Temporis – time, condition, right time; season, occasion; necessity.
(Source: William Whitaker’s Words)
We are a time-conscious people. Clocks in our vehicles, on our cell phones, in our computers. Places that we spend time or just hang out, we’re always aware of the clock, and we keep an eye on it. Alarms, reminders, beeps, blips, or cool ringtones – we find all sorts of ways to be mindful of time. If you use it efficiently, that’s good, but if you’re watching the clock, you’re just killing time until you get to split, and that’s bad. Planners, Palms, PDAs, smartphones, apps, tablets, netbooks, calendars – all sorts of ways to divide time, to account for it, to “spend” it, as if we had the ability to hold it like currency or control where it goes like a budget.
Or lack thereof.
So from our limited temporal view, trying so valiantly to corral time, to break it and domesticate it, God’s abundance of eternity seems like… well… actually, we don’t have any way to even begin to comprehend it. Our whole existence is made up of start and stop, of beginning and end, green for go and yellow for punch it, ’cause it’s gonna turn RED!

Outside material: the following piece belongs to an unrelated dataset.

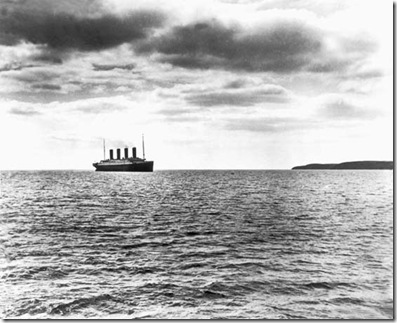 Titanic arriving off Cork Head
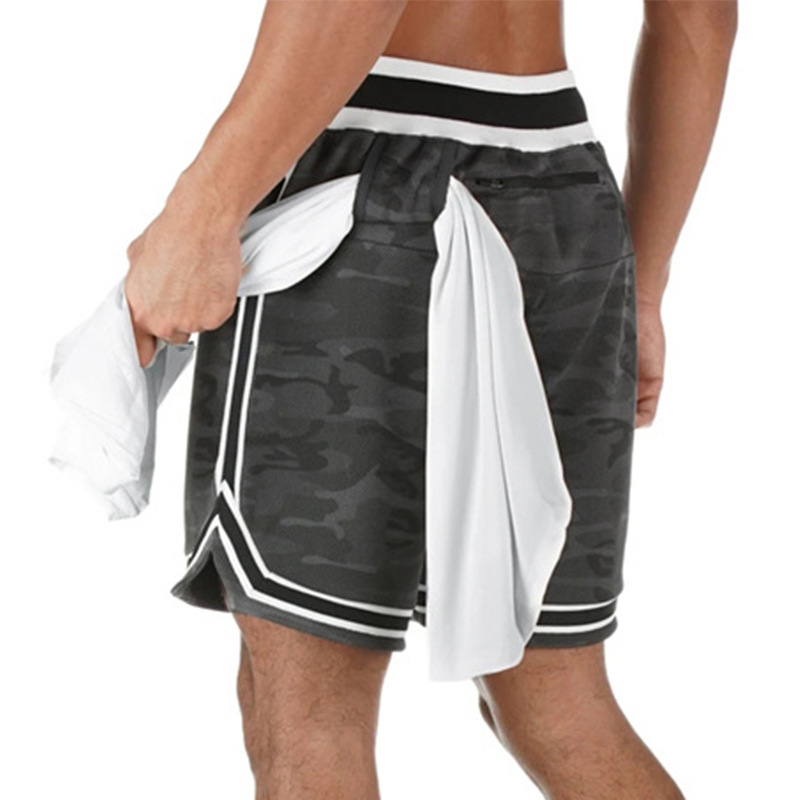 Mens Aesthetic Gym Shorts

So no wonder God’s schedule eludes us. I mean, just thinking of asking God to check His calendar? Forget about it – a Day Timer the likes of which we’d never be able to lift. To understand His view of how sometimes it takes an entire human life for one lonely soul to finally turn to Jesus? Or how a faith begun at 5 years old can grow so beautifully through teen and young adult years, only to turn cold and bitter near the end, just at the doorstep of “faith made sight?” A young man, heart set on ministry with youth, steps into eternity the night before spring semester of his freshman year of college?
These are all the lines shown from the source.